(Collected data)

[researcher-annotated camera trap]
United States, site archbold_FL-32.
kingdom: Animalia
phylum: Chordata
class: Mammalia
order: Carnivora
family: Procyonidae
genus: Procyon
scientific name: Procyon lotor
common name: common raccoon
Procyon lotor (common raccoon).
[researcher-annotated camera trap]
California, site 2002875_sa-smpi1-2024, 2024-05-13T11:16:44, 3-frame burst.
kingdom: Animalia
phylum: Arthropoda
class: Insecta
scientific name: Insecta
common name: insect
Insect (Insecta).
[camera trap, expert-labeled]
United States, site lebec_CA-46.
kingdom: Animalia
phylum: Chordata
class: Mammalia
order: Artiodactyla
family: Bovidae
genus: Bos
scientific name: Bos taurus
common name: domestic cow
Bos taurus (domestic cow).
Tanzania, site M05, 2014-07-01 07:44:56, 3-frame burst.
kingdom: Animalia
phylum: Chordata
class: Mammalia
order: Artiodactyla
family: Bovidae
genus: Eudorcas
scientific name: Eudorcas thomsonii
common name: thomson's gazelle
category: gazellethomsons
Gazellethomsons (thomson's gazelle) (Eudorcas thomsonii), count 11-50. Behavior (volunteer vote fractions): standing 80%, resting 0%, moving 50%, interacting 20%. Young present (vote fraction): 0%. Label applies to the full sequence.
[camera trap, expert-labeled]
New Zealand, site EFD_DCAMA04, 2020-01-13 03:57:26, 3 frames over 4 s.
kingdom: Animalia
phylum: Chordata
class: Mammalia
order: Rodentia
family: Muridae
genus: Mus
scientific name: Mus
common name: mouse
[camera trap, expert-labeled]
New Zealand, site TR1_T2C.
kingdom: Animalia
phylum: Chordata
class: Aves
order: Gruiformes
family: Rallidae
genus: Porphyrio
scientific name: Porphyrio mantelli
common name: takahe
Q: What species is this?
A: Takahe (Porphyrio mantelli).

= What is needed =
Please write the entries out again exactly as they stand.

= Answer for this exercise =
[researcher-annotated camera trap]
United States, site archbold_FL-32.
kingdom: Animalia
phylum: Chordata
class: Mammalia
order: Carnivora
family: Procyonidae
genus: Procyon
scientific name: Procyon lotor
common name: common raccoon
Procyon lotor (common raccoon).
[researcher-annotated camera trap]
California, site 2002875_sa-smpi1-2024, 2024-05-13T11:16:44, 3-frame burst.
kingdom: Animalia
phylum: Arthropoda
class: Insecta
scientific name: Insecta
common name: insect
Insect (Insecta).
[camera trap, expert-labeled]
United States, site lebec_CA-46.
kingdom: Animalia
phylum: Chordata
class: Mammalia
order: Artiodactyla
family: Bovidae
genus: Bos
scientific name: Bos taurus
common name: domestic cow
Bos taurus (domestic cow).
Tanzania, site M05, 2014-07-01 07:44:56, 3-frame burst.
kingdom: Animalia
phylum: Chordata
class: Mammalia
order: Artiodactyla
family: Bovidae
genus: Eudorcas
scientific name: Eudorcas thomsonii
common name: thomson's gazelle
category: gazellethomsons
Gazellethomsons (thomson's gazelle) (Eudorcas thomsonii), count 11-50. Behavior (volunteer vote fractions): standing 80%, resting 0%, moving 50%, interacting 20%. Young present (vote fraction): 0%. Label applies to the full sequence.
[camera trap, expert-labeled]
New Zealand, site EFD_DCAMA04, 2020-01-13 03:57:26, 3 frames over 4 s.
kingdom: Animalia
phylum: Chordata
class: Mammalia
order: Rodentia
family: Muridae
genus: Mus
scientific name: Mus
common name: mouse
[camera trap, expert-labeled]
New Zealand, site TR1_T2C.
kingdom: Animalia
phylum: Chordata
class: Aves
order: Gruiformes
family: Rallidae
genus: Porphyrio
scientific name: Porphyrio mantelli
common name: takahe
Q: What species is this?
A: Takahe (Porphyrio mantelli).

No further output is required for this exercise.